◆ **Requirement 1**:
Answer these about the forum thread on a dog's rehoming fee:
(a) At what age did the first poster get Suri?
(b) According to puppylove, how much do most rescues ask for an older dog?
(c) Which two costs does Vibrant say a new owner would not have to pay?
◆ **Requirement 2**:
Carry on the forum thread about a dog's rehoming fee, picking up after its last sentence.

--- Text passage Enclosed Below ---

I would NOT pay over $500. I got Suri at 18 months for half of what they are asking and the breeder was really torn - she even drove and met me half way....several hours. Her goal was to place her in a good home. Suri was also a show dog which the breeder had $$ invested and still charged WAY LESS - she was also obedience trained. Her goal was not money. IMO - theirs is for that price.


----------



## puppylove (Aug 9, 2009)

I would say not more than a couple of hundred dollars. That's how much most rescues would ask for an older dog. It's outrageous that they need to find a good home 'urgently' yet expect to make a few bucks on the family member they are abandoning. I hope they don't get rewarded for their lack of compassion.


----------



## Vibrant (Dec 7, 2009)

I think the owner is being responsible by asking a fairly high rehoming fee. They obviously don't want someone coming along and looking for a bargain, and not taking dog ownership seriously.
I think $1000 is a bit steep, but you also need to look at the fact that you'll not have to pay to have her spayed, or have her puppy shots. She may have some obedience training behind her.
Ask if you can have her stay with you a few days, and if she fits with your family then you decide what she's worth to you. I'm sure a responsible owner would be open to offers if they felt the new home was good for their dog.

--- End of Enclosed Text passage ---
--- Supplied data Enclosed Below ---

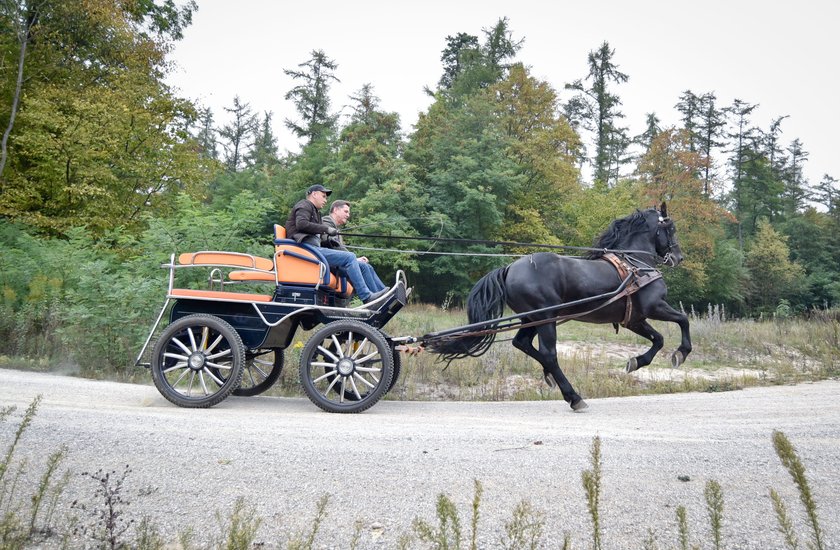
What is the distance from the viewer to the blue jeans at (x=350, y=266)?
6477mm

--- End of Enclosed Supplied data ---

◆ **Output 1**:
(a) 18 months
(b) A couple of hundred dollars
(c) Having her spayed and her puppy shots

◆ **Output 2**:
----------



## Scoots (Jan 9, 2010)

Jessie's Mom said:


> who had the dog up until now?


She's been with the same owner (a family with two young kids) since she was 8 weeks old. They got her from the breeder.


----------



## markfsanderson (Oct 25, 2009)

*Rehoming Fee . . .*



Scoots said:


> She's been with the same owner (a family with two young kids) since she was 8 weeks old. They got her from the breeder.


I'm assuming that these are in Canadian Dollars? I'm not sure what the conversion rate is, but I'd try calling the rescue place that I suggested earlier and find out what the customary re-homing fee is. Remember, poodle rescue is a *charity* - their only goal is to get the dog a good home and try to recoup some of the expenses. 
I would suggest that you arrange with the current owners a gift to their favorite charity (preferably animal) for an amount that doesn't exceed the customary re-homing fee for your area. Call rescue organizations to verify these fees. I'm not sure if you can 'write it off' in Canada, but it would be a charitable donation. You could have the charity write the receipt out in their name. I believe that to be a fair solution.hwell:

Mark, Jamie and The Poodle Gangsters!


----------



## 1Jurisdiva (May 4, 2010)

I too think $1000 dollars is a lot to ask. I can see charging enough to get only people seriously interested in the dog, but $1,000 dollars seems more that they are trying to be made whole from the initial cost of the puppy. Personally if I had to rehome my dog and felt confident in the rehome family I don't think I would charge much at all - as I would rather they spend the money caring my dog. That said, if you meet the dog and you get that "it's meant to be" feeling when pet fate intervenes, then I would do it and chalk the money up to having a dog that's already neutered, housebroken ect.


----------



## neVar (Dec 25, 2009)

$1000 is out of line IMO. that's beyond a "lets make sure they can afford a dog, and appreciate it not an impulse thing"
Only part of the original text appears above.